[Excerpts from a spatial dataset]

**********

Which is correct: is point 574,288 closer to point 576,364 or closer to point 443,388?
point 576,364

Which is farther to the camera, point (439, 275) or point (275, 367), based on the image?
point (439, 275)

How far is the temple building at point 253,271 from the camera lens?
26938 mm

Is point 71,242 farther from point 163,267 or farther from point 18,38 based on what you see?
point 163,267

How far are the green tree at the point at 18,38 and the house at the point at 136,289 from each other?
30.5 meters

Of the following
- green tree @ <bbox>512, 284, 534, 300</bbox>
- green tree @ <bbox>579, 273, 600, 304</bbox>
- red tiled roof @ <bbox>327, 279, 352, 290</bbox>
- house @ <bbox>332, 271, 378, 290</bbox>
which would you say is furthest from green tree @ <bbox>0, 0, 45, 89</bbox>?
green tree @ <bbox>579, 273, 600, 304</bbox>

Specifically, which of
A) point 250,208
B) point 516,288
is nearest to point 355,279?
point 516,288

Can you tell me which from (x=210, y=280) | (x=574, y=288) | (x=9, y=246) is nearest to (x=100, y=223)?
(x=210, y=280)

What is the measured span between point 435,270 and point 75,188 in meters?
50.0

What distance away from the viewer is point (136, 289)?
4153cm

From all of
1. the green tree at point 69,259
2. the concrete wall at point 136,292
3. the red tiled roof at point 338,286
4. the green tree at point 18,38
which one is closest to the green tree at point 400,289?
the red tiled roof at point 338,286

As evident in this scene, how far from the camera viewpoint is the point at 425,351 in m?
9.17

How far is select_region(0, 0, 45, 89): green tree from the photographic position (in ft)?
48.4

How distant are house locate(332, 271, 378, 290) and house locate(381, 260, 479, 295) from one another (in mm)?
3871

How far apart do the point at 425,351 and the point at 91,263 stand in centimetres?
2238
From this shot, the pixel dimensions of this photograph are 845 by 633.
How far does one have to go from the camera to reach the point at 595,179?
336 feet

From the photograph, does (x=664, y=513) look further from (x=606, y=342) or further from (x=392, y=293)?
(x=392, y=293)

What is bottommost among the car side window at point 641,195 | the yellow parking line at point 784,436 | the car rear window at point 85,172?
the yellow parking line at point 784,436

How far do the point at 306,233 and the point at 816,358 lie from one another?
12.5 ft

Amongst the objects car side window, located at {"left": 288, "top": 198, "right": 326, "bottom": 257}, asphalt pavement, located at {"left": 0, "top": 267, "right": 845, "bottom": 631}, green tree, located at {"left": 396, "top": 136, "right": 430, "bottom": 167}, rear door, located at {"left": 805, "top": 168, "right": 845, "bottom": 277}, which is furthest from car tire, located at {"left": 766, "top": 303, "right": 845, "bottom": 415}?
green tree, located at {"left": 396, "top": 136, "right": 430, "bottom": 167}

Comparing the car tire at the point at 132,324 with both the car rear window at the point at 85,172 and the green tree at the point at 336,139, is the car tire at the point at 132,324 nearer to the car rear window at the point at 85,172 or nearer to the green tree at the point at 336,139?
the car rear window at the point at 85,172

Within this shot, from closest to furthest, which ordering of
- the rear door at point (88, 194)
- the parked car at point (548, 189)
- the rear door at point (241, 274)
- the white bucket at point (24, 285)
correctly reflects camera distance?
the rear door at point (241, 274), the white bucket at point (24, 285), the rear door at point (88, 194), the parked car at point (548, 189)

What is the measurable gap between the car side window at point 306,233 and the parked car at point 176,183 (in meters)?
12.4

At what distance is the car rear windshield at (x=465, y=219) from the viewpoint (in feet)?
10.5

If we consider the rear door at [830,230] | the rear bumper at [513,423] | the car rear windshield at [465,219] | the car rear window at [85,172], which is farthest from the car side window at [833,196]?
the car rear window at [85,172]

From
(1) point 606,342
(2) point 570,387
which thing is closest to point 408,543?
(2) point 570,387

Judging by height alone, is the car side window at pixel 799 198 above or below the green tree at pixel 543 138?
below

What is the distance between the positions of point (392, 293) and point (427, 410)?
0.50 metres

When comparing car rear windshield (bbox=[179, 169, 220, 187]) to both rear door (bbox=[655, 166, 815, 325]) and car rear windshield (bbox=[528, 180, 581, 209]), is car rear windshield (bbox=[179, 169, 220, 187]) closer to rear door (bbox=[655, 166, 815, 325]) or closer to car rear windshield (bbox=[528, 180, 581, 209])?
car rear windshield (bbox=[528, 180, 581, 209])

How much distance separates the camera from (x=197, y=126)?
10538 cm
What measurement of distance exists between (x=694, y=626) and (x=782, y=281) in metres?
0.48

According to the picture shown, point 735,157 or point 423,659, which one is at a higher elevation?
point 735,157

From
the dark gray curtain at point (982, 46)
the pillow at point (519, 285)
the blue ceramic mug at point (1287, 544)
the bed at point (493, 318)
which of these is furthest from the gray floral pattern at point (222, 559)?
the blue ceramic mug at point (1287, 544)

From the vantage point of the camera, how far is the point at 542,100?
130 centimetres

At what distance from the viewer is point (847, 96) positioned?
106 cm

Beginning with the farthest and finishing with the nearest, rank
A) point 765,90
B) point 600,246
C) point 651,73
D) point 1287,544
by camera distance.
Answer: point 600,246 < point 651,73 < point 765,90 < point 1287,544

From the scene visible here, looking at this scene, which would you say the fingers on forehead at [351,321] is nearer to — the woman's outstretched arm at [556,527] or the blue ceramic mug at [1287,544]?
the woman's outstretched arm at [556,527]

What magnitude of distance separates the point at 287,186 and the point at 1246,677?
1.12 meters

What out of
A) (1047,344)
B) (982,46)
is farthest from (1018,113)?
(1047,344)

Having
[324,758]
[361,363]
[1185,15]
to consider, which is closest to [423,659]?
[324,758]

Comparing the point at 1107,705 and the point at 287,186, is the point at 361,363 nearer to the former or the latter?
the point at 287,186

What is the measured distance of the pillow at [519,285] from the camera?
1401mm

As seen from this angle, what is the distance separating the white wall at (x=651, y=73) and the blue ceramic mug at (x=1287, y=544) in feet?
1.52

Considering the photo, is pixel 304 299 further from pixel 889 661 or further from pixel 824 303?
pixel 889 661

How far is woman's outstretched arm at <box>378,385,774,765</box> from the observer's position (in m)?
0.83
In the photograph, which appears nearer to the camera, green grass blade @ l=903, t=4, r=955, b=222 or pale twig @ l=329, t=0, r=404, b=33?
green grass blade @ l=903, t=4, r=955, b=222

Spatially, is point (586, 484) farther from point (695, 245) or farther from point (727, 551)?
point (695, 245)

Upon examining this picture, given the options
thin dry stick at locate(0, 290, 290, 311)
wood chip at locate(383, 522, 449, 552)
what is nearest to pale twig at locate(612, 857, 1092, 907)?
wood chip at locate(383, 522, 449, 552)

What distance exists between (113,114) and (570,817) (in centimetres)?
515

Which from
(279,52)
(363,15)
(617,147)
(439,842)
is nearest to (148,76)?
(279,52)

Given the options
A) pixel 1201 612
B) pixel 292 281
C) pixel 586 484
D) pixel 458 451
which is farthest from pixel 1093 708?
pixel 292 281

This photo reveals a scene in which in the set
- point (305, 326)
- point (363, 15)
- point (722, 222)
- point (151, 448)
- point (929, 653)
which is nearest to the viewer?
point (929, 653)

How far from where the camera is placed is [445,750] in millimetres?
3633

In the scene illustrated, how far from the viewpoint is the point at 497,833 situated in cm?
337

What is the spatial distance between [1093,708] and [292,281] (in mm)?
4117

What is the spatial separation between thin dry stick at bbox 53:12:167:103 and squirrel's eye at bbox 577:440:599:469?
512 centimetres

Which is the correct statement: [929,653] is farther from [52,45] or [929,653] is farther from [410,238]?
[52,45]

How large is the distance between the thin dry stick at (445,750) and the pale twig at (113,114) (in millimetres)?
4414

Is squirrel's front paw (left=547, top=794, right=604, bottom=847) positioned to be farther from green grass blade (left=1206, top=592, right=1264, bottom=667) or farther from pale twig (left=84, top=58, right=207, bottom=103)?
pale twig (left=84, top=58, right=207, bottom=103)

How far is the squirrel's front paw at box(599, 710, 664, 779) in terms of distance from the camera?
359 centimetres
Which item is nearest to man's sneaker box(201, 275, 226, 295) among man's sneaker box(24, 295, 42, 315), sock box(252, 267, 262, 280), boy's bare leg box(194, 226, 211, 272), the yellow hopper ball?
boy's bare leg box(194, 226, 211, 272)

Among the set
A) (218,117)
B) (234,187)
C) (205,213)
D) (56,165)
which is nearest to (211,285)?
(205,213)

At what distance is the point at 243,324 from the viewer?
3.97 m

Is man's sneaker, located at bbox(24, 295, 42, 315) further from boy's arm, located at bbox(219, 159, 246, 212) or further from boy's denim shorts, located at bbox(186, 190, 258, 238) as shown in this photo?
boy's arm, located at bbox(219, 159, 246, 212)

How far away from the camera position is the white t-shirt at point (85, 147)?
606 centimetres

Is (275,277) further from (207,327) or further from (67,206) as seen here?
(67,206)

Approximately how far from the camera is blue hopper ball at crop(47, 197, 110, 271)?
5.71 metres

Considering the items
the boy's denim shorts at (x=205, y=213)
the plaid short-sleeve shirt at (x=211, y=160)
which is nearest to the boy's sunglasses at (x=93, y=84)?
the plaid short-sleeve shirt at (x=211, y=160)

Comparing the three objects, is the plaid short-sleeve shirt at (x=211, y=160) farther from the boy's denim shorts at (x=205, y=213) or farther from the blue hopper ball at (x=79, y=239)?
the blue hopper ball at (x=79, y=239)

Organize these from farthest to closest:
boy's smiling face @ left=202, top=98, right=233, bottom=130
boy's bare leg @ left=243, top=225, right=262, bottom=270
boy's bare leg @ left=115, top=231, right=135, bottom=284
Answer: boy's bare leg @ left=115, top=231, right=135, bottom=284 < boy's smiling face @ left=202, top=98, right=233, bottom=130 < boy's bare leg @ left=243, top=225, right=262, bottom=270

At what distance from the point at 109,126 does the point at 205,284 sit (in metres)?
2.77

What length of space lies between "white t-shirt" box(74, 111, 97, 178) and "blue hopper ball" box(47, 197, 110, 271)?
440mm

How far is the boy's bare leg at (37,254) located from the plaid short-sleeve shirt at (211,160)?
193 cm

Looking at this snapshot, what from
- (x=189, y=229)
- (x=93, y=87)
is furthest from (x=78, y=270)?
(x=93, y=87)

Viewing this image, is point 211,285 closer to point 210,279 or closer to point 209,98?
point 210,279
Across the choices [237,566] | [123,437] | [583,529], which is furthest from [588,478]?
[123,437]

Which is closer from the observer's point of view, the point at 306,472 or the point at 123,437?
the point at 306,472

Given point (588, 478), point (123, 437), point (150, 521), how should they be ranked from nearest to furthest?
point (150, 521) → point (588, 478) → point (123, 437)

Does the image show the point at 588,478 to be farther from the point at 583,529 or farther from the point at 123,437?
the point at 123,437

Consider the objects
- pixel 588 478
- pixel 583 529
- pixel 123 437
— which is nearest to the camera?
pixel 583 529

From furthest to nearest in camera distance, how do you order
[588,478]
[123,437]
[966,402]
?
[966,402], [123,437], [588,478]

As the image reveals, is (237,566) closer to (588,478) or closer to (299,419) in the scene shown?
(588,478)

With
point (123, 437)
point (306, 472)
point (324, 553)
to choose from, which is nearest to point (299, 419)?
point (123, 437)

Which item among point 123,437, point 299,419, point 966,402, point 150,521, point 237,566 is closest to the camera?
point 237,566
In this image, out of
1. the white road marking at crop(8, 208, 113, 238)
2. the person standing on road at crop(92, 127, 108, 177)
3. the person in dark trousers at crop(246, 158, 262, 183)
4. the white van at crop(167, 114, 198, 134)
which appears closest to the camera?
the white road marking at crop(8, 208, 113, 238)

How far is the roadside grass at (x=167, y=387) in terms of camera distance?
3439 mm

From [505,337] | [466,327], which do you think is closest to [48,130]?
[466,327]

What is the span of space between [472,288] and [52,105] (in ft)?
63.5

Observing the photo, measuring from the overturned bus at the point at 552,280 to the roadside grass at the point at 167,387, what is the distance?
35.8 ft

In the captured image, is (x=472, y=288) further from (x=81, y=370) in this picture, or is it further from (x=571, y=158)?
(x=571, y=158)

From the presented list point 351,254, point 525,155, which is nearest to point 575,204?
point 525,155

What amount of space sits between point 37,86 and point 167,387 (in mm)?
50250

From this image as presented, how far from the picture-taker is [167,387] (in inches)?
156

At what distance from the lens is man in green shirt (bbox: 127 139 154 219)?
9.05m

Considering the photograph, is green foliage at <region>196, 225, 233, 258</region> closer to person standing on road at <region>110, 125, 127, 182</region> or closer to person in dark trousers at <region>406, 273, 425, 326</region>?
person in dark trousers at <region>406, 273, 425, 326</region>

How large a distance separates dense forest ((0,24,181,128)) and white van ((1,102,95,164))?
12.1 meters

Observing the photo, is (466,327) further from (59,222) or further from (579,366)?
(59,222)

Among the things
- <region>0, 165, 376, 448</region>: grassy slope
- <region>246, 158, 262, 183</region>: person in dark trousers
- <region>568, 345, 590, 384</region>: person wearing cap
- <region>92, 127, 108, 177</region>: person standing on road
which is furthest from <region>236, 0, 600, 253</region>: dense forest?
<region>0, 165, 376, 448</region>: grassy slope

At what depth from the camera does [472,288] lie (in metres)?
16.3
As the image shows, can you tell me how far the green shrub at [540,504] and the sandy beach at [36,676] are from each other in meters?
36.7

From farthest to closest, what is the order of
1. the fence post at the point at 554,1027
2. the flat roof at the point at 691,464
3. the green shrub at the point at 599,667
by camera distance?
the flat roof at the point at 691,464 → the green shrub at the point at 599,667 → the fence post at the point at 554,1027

**********

### Brief
Return the rows verbatim from the start through the line containing "30.5 meters", with that line included.

### Exercise output
Which is correct: is point 574,288 closer to point 576,364 or closer to point 443,388?
point 576,364

Which is farther to the camera, point (439, 275) or point (275, 367), based on the image?
point (439, 275)

How far is the temple building at point 253,271 from the camera lens?
26938 mm

Is point 71,242 farther from point 163,267 or farther from point 18,38 based on what you see?
point 163,267

How far are the green tree at the point at 18,38 and the house at the point at 136,289 from each other?
30.5 meters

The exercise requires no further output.